Twenty years of democracy has, however, produced some significant changes in the old alignment of race and class. There are now black applicants to university who are certainly not disadvantaged and may even come from wealthier homes than most whites and may have had the benefits of 12 years’ private school education. Many of these applicants want to be considered on the basis of their merit alone and resent the racial stereotyping that suggests they cannot compete on these terms. Moreover, to give them preference over less privileged white students cannot be fair on an individual basis.

Yet, at the same time, racism remains a problem in our society and research suggests that racial stereotyping can affect the performance of black children in the best schools — a sign of the lingering disadvantage that still attaches to race, despite the historical shifts.

Hence the second dilemma: Do we continue to use race alone as a marker of disadvantage — or do we also take account of socioeconomic disadvantage, given that the old apartheid interlocking of race and class has shifted somewhat.

The first two dilemmas are linked to a third: how to apply a system that depends on race classification when there is no legal basis for classifying. The use of race as a basis of redress in admissions requires applicants to classify themselves using the apartheid categories. This leads to three kinds of problems.

Many students, including disadvantaged students of colour, on principle do not want to declare their “race”, which they disavow. This leads to their not benefiting from the redress policy, even though they are still suffering the legacy of educational disadvantage. Other students wilfully misclassify themselves in relation to the old categories — particularly whites and Indians claiming to be coloured.

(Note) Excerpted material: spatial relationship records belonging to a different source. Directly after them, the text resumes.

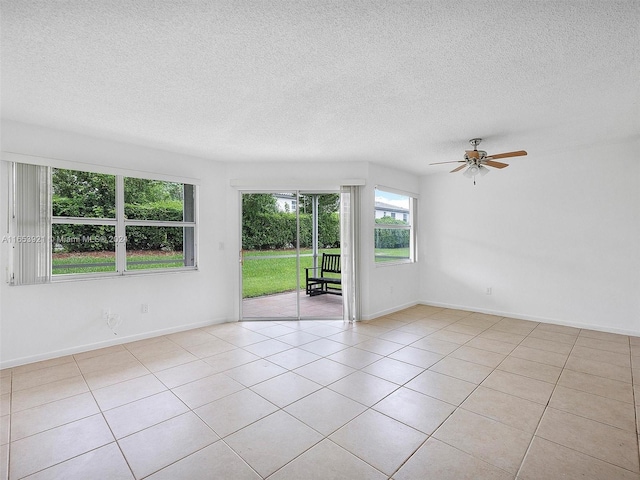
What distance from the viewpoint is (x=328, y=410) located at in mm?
2471

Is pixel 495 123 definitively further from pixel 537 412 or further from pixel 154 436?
pixel 154 436

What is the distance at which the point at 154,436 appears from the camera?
2148 millimetres

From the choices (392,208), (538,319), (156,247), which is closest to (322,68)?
(156,247)

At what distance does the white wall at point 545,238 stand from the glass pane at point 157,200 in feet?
14.0

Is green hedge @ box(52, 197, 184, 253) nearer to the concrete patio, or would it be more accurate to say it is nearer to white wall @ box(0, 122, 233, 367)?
white wall @ box(0, 122, 233, 367)

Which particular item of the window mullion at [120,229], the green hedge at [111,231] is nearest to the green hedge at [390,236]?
the green hedge at [111,231]

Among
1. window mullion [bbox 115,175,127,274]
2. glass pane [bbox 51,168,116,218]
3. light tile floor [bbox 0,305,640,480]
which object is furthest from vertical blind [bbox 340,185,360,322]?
glass pane [bbox 51,168,116,218]

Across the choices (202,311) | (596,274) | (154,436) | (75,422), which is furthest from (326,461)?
(596,274)

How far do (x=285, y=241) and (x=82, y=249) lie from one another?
8.67 feet

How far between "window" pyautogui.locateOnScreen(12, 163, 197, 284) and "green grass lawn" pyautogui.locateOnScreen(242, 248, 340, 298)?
0.86 m

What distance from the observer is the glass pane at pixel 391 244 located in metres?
5.51

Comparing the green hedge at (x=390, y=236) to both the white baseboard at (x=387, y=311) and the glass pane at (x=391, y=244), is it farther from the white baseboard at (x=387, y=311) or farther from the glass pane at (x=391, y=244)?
the white baseboard at (x=387, y=311)

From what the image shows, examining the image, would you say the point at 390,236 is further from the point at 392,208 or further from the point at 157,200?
the point at 157,200

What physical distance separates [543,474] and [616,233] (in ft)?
12.9
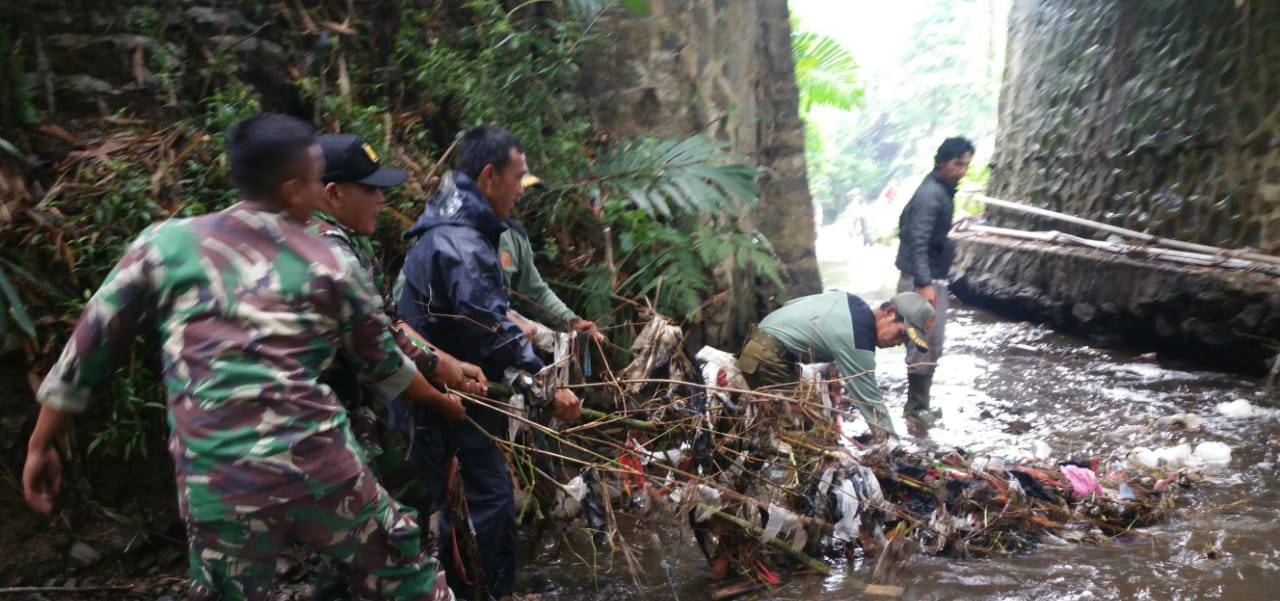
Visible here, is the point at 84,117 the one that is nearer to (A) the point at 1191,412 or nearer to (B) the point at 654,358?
(B) the point at 654,358

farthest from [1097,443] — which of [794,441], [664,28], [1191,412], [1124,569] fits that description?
[664,28]

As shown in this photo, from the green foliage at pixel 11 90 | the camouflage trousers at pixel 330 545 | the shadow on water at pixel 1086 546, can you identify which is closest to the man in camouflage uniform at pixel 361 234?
the camouflage trousers at pixel 330 545

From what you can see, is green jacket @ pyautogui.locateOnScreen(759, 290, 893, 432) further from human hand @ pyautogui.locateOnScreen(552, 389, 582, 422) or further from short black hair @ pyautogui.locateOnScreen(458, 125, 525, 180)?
short black hair @ pyautogui.locateOnScreen(458, 125, 525, 180)

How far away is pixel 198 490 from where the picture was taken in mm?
1940

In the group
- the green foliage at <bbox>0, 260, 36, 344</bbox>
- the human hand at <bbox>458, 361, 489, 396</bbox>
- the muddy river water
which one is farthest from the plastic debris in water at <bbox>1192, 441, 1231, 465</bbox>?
the green foliage at <bbox>0, 260, 36, 344</bbox>

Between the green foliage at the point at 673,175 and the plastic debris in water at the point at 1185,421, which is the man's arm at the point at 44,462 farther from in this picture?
the plastic debris in water at the point at 1185,421

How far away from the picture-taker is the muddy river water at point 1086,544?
3.37 m

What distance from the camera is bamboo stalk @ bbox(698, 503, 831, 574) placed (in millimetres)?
3193

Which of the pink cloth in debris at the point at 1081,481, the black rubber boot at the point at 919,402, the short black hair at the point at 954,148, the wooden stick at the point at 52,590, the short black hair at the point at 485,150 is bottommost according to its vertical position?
the black rubber boot at the point at 919,402

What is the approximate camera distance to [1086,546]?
381 cm

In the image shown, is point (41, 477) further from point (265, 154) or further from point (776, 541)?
point (776, 541)

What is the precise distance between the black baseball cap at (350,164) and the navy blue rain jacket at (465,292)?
0.36 meters

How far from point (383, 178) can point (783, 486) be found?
2.04m

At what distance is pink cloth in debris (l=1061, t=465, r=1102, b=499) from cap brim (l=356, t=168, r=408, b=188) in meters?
3.51
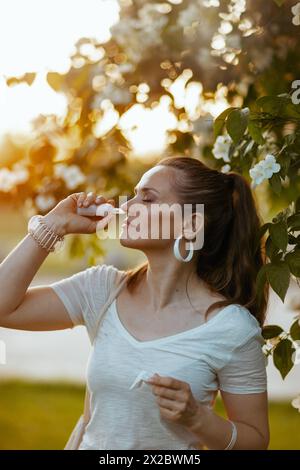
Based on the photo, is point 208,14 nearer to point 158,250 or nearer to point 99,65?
point 99,65

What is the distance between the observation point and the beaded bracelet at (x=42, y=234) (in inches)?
69.9

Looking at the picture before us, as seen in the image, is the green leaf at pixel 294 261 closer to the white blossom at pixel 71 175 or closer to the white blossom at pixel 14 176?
the white blossom at pixel 71 175

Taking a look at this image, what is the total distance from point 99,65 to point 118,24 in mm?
139

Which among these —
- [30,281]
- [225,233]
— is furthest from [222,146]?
[30,281]

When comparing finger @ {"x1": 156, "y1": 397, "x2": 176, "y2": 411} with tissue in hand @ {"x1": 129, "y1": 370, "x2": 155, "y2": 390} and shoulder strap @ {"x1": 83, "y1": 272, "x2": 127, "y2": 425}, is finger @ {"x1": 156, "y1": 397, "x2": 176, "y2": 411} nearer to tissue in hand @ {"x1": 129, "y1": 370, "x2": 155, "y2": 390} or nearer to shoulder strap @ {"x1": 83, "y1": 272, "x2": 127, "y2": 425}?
tissue in hand @ {"x1": 129, "y1": 370, "x2": 155, "y2": 390}

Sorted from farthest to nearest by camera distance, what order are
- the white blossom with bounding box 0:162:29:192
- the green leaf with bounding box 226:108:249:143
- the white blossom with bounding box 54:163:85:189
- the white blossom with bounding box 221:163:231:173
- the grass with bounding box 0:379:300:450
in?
the grass with bounding box 0:379:300:450 < the white blossom with bounding box 0:162:29:192 < the white blossom with bounding box 54:163:85:189 < the white blossom with bounding box 221:163:231:173 < the green leaf with bounding box 226:108:249:143

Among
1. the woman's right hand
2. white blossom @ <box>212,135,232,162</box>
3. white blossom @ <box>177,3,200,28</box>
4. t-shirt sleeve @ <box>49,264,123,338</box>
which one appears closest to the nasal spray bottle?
the woman's right hand

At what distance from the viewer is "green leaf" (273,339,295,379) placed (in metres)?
1.68

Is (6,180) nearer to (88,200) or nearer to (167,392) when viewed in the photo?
(88,200)

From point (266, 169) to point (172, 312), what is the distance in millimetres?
402

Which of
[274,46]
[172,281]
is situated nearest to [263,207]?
[274,46]

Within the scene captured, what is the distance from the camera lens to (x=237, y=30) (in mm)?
2230

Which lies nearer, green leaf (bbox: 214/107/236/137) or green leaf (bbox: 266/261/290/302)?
green leaf (bbox: 266/261/290/302)

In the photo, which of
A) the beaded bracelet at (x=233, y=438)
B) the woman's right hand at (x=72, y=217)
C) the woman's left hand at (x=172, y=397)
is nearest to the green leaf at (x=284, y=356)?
the beaded bracelet at (x=233, y=438)
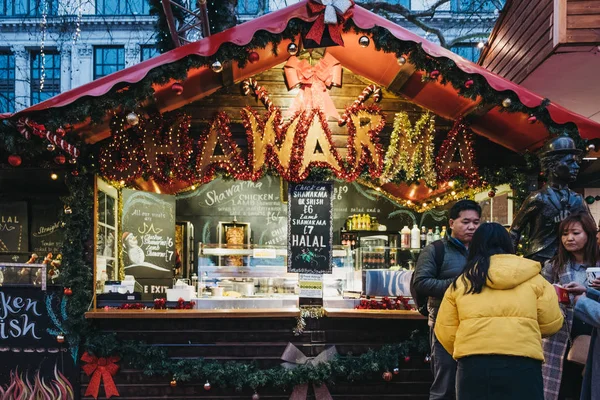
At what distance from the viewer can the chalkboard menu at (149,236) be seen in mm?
9633

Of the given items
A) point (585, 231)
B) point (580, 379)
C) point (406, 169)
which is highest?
point (406, 169)

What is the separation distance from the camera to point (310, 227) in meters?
7.39

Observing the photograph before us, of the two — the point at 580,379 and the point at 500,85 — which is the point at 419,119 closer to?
the point at 500,85

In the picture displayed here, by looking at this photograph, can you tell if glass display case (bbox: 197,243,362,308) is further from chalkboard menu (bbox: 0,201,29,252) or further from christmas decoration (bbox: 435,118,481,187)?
chalkboard menu (bbox: 0,201,29,252)

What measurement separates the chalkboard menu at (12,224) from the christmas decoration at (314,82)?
6032 mm

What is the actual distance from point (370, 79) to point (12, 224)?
701 centimetres

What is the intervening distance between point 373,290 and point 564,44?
140 inches

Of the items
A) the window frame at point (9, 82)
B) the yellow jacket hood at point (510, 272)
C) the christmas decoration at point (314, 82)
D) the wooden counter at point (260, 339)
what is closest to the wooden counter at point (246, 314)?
the wooden counter at point (260, 339)

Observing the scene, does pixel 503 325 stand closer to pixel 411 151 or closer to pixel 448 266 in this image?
pixel 448 266

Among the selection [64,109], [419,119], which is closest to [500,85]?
[419,119]

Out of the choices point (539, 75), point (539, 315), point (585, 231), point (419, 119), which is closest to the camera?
point (539, 315)

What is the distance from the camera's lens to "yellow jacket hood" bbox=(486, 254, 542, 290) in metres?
3.70

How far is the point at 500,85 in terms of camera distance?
19.7 feet

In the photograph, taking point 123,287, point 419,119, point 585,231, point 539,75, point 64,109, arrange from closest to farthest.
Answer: point 585,231
point 64,109
point 419,119
point 123,287
point 539,75
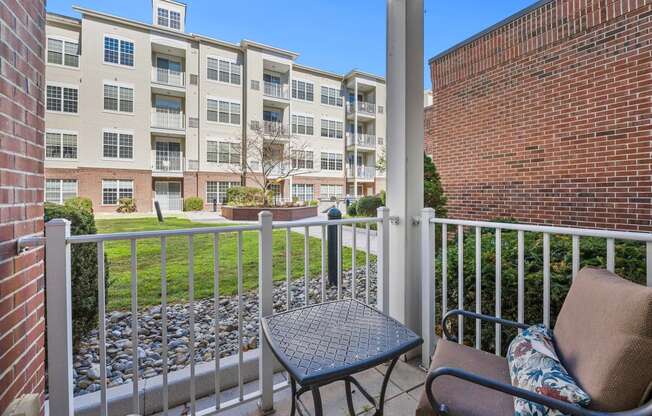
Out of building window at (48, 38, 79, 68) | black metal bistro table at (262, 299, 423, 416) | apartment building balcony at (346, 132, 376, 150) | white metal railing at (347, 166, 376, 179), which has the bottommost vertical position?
black metal bistro table at (262, 299, 423, 416)

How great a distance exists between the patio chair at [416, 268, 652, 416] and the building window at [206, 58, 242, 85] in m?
15.8

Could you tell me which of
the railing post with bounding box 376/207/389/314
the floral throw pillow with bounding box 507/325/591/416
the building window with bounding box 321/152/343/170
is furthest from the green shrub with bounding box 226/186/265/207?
the floral throw pillow with bounding box 507/325/591/416

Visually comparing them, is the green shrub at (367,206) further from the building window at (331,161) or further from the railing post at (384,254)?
the building window at (331,161)

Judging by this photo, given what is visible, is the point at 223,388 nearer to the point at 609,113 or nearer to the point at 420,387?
the point at 420,387

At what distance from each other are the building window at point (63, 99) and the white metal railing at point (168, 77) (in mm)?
3121

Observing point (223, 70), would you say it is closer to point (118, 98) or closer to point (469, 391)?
point (118, 98)

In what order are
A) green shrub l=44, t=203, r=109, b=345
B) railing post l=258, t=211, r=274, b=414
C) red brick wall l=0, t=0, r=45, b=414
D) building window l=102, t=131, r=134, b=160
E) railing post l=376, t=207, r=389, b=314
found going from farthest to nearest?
building window l=102, t=131, r=134, b=160, railing post l=376, t=207, r=389, b=314, green shrub l=44, t=203, r=109, b=345, railing post l=258, t=211, r=274, b=414, red brick wall l=0, t=0, r=45, b=414

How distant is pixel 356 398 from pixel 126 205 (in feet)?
47.5

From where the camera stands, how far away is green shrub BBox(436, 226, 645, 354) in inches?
68.2

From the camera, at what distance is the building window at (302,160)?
51.9 feet

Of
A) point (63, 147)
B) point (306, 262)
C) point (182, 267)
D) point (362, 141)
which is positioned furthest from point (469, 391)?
point (362, 141)

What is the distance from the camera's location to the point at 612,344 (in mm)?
853

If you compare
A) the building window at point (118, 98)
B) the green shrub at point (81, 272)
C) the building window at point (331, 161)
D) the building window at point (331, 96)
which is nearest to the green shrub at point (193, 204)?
the building window at point (118, 98)

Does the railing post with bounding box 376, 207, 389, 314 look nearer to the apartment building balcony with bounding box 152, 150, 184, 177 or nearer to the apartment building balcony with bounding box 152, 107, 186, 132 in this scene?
the apartment building balcony with bounding box 152, 150, 184, 177
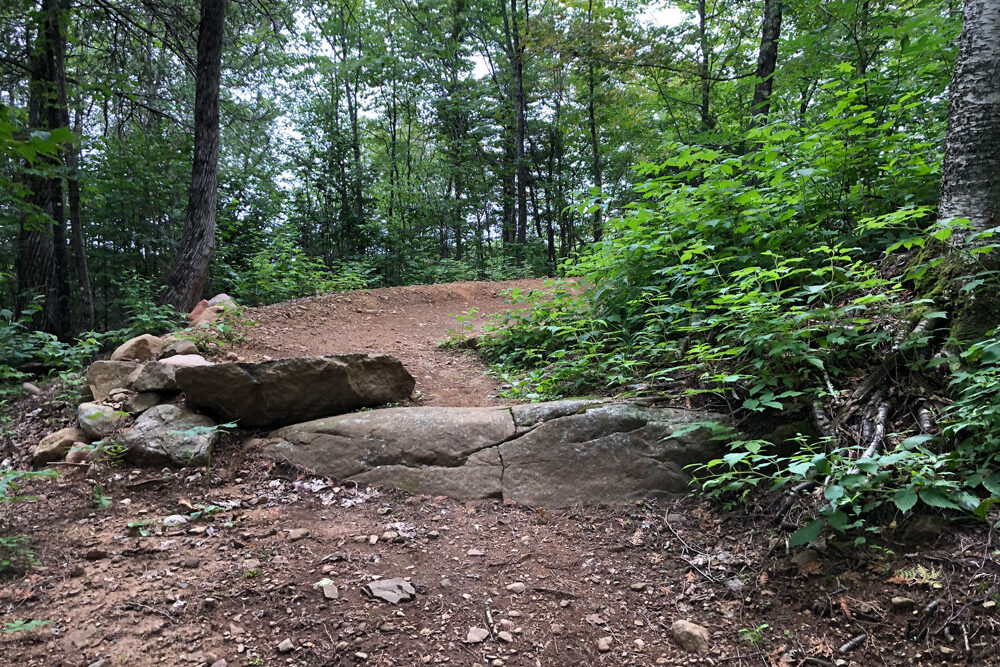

Because there is no legislated way of classifying people, this puts UCT admissions officers in the untenable position of having to decide how such applicants should really be classified. This we refuse to do.

We also face the post-apartheid realities of marriages across old racial lines, producing a new generation that — thankfully — does not fit the rigid strictures of the past. If one parent would have been classified white or Indian, the children might legitimately classify themselves as coloured, but in reality they suffer none of the legacy of apartheid disadvantage deserving of redress.

The racial demography of UCT does not yet reflect that of the country or even of the Western Cape. This does not surprise us — it is the symptom of a long history of racialised disadvantage that will take time to overcome, and we have therefore remained committed to a policy of racial redress in our admissions policy.

But we also need to be strategically adept, making changes in our policies as the realities of race and class in the country shift and attitudes towards race classification and the formal basis of such classification become increasingly contested. It is for this reason that we wish to revisit our original policies, in the hope of moving with the times, but without ducking the responsibilities imposed on us by our history.